----- TEXTE EXTRAIT -----
Premier point d’inquiétude : l’Annonciade et sa vertigineuse tour Odéon. « Nous avons demandé à connaître le flux de circulation du quartier qui va être un vrai cauchemar. D’autant plus si la perspective d’avoir un hôpital sur l’Annonciade se confirme. Nous n’avons eu aucune réponse du gouvernement », déplore Laurent Nouvion. Autre inquiétude soulevée par l’élue UP Anne Poyard-Vatrican : le centre de gérontologie clinique. « Le gouvernement va le livrer sans qu’il y ait eu d’anticipation sur les places de parking. Alors qu’il va y avoir 210 lits, 300 personnels soignants, plus les familles. Il faut impérativement que le gouvernement propose des solutions sur ce sujet ». Et de tacler les mauvais aménagements internes, notamment au niveau des sorties de la gare SNCF. « La sortie de la gare de Monaco au niveau du pont de Sainte Dévote a été mal conçue et sort du mauvais côté de la route obligeant tous les passagers à traverser et à couper le trafic en surface. Compte tenu de la complexité des chantiers qui sont réalisés à Monaco, faire un escalier roulant du bon côté de la route devrait être possible et permettrait de fluidifier le trafic », explique encore Anne Poyard-Vatrican. Une piste qui aura peu d’impact selon le gouvernement. « Par expérience, on sait que ces passages ne fonctionnent pas. Tout simplement parce que les gens ne les empruntent pas. Mais en ce qui concerne la sortie de la gare, notamment au boulevard princesse Charlotte, on étudie tout de même la possibilité de construire un passage souterrain qui amènerait les usagers devant le boulevard de Suisse », réplique Gilles Tonelli.
----- LISTE DES ITEMS -----
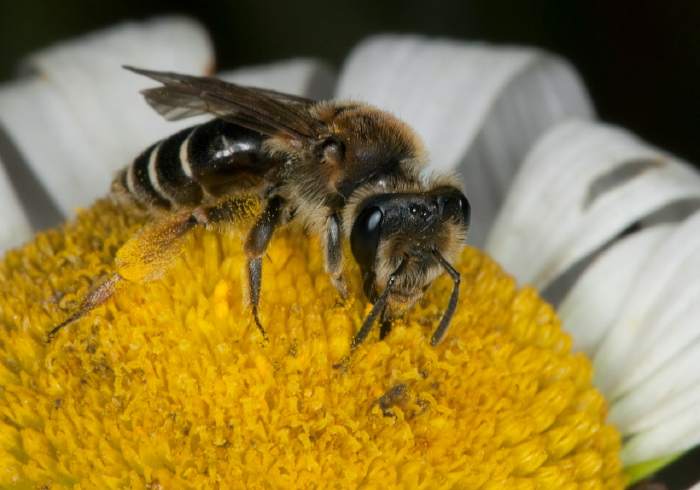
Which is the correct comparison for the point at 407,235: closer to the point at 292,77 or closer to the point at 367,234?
the point at 367,234

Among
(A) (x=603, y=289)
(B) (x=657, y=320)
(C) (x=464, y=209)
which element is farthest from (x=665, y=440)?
(C) (x=464, y=209)

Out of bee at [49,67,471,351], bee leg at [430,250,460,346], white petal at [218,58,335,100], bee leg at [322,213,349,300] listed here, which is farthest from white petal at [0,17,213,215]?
bee leg at [430,250,460,346]

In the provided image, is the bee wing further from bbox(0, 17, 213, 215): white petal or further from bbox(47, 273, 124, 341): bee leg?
bbox(0, 17, 213, 215): white petal

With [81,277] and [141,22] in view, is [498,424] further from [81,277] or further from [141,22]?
[141,22]

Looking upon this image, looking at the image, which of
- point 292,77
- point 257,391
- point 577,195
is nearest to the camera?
point 257,391

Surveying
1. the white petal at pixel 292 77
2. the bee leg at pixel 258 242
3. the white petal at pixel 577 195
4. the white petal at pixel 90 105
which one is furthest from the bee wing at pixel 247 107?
the white petal at pixel 292 77

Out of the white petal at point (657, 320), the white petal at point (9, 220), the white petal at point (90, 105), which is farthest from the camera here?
the white petal at point (90, 105)

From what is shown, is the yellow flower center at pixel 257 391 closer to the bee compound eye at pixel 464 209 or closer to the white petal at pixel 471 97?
the bee compound eye at pixel 464 209
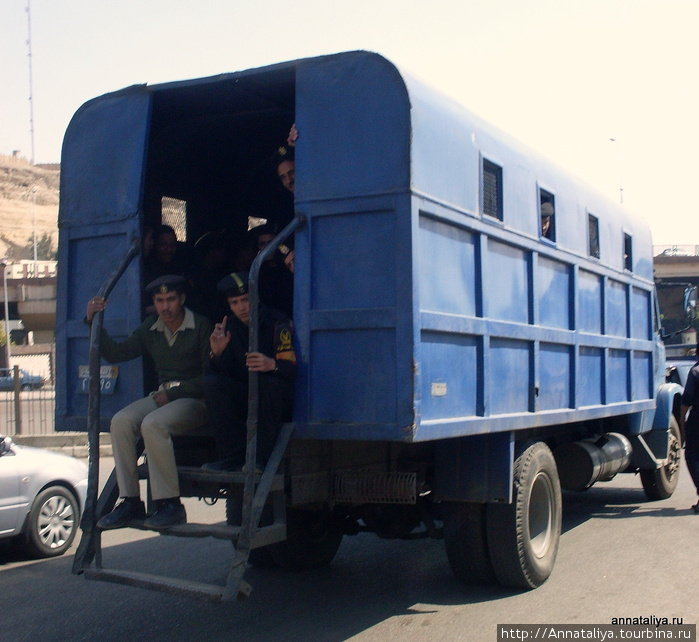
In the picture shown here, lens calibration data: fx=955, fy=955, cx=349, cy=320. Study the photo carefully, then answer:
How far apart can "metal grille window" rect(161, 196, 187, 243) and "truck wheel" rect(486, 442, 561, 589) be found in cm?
318

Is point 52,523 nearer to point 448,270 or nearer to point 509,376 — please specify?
point 509,376

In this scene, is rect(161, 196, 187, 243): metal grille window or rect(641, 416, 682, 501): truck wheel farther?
rect(641, 416, 682, 501): truck wheel

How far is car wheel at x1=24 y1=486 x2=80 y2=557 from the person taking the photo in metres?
8.12

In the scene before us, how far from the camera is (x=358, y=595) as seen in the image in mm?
6828

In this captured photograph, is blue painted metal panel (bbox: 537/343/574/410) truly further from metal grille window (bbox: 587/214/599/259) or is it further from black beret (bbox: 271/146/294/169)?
black beret (bbox: 271/146/294/169)

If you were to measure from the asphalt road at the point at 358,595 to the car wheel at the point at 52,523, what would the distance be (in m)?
0.14

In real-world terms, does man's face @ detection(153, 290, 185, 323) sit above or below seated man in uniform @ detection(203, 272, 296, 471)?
above

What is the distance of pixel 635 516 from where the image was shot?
9.80 meters

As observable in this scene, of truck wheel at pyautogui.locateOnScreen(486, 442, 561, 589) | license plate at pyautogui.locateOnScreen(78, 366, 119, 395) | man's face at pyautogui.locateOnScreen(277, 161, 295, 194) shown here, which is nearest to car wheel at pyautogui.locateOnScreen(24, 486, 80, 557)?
license plate at pyautogui.locateOnScreen(78, 366, 119, 395)

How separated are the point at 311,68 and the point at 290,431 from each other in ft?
7.11

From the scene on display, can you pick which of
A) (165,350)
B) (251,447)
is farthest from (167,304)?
(251,447)

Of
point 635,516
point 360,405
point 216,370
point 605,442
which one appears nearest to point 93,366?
point 216,370

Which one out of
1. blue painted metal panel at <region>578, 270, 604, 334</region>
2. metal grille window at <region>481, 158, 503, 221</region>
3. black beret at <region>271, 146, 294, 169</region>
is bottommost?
blue painted metal panel at <region>578, 270, 604, 334</region>

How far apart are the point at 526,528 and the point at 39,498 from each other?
13.8ft
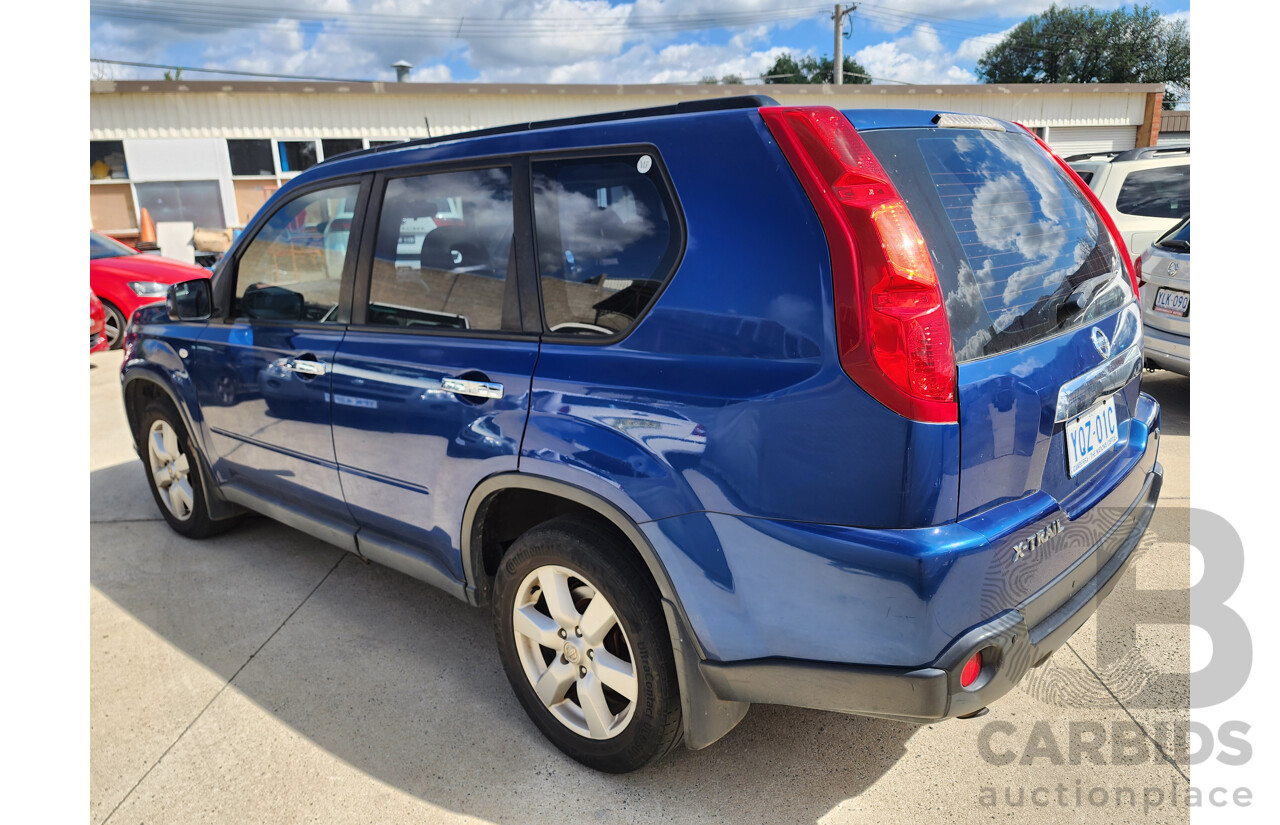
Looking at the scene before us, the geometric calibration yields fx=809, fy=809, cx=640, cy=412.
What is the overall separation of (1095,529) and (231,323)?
351 cm

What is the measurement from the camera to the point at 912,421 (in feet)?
5.63

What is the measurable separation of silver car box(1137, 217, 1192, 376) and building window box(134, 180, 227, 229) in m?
17.4

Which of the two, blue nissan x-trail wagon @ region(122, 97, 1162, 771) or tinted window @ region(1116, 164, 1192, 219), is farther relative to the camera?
tinted window @ region(1116, 164, 1192, 219)

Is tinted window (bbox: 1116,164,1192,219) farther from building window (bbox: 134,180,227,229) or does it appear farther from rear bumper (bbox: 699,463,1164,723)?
building window (bbox: 134,180,227,229)

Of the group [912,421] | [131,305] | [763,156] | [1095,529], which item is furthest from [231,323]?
[131,305]

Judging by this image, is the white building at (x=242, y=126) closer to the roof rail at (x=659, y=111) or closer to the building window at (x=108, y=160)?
the building window at (x=108, y=160)

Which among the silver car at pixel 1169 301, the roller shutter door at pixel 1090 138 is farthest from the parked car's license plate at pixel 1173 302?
the roller shutter door at pixel 1090 138

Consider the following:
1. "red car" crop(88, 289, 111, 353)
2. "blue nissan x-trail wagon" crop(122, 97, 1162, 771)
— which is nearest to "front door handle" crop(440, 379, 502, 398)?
"blue nissan x-trail wagon" crop(122, 97, 1162, 771)

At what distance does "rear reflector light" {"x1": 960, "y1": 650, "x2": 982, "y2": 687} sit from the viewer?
6.04 ft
-----
Recopiez intégralement le texte extrait sur les inquiétudes liées à la circulation à Monaco, sans y changer un seul mot.

Premier point d’inquiétude : l’Annonciade et sa vertigineuse tour Odéon. « Nous avons demandé à connaître le flux de circulation du quartier qui va être un vrai cauchemar. D’autant plus si la perspective d’avoir un hôpital sur l’Annonciade se confirme. Nous n’avons eu aucune réponse du gouvernement », déplore Laurent Nouvion. Autre inquiétude soulevée par l’élue UP Anne Poyard-Vatrican : le centre de gérontologie clinique. « Le gouvernement va le livrer sans qu’il y ait eu d’anticipation sur les places de parking. Alors qu’il va y avoir 210 lits, 300 personnels soignants, plus les familles. Il faut impérativement que le gouvernement propose des solutions sur ce sujet ». Et de tacler les mauvais aménagements internes, notamment au niveau des sorties de la gare SNCF. « La sortie de la gare de Monaco au niveau du pont de Sainte Dévote a été mal conçue et sort du mauvais côté de la route obligeant tous les passagers à traverser et à couper le trafic en surface. Compte tenu de la complexité des chantiers qui sont réalisés à Monaco, faire un escalier roulant du bon côté de la route devrait être possible et permettrait de fluidifier le trafic », explique encore Anne Poyard-Vatrican. Une piste qui aura peu d’impact selon le gouvernement. « Par expérience, on sait que ces passages ne fonctionnent pas. Tout simplement parce que les gens ne les empruntent pas. Mais en ce qui concerne la sortie de la gare, notamment au boulevard princesse Charlotte, on étudie tout de même la possibilité de construire un passage souterrain qui amènerait les usagers devant le boulevard de Suisse », réplique Gilles Tonelli.